Action item: Leaving out the pictures, reproduce each record exactly and in full.

Information shown:
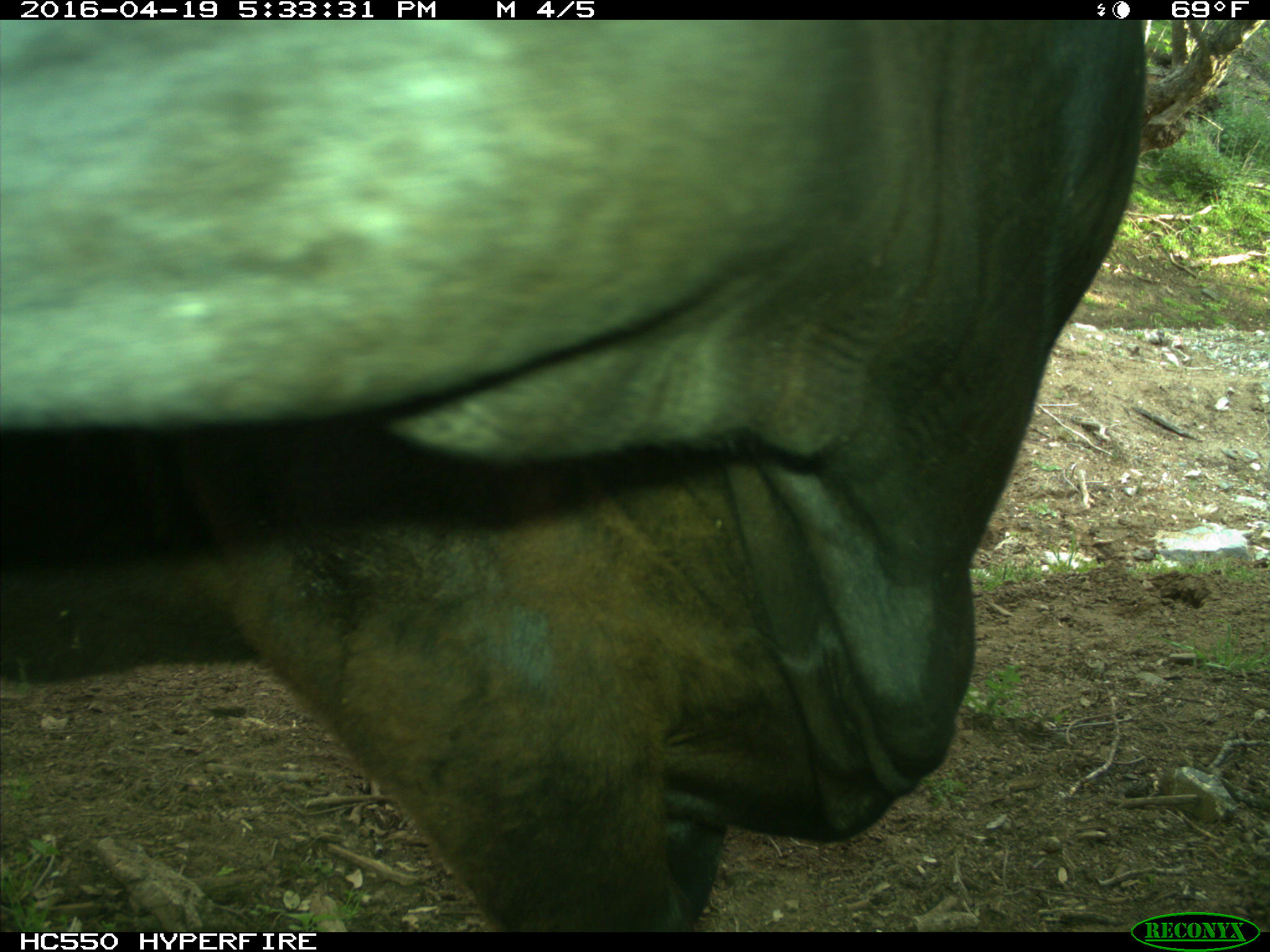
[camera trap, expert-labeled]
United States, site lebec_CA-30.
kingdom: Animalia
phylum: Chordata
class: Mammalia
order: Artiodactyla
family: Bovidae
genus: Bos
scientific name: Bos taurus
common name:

Finished task:
[camera trap, expert-labeled]
United States, site lebec_CA-30.
kingdom: Animalia
phylum: Chordata
class: Mammalia
order: Artiodactyla
family: Bovidae
genus: Bos
scientific name: Bos taurus
common name:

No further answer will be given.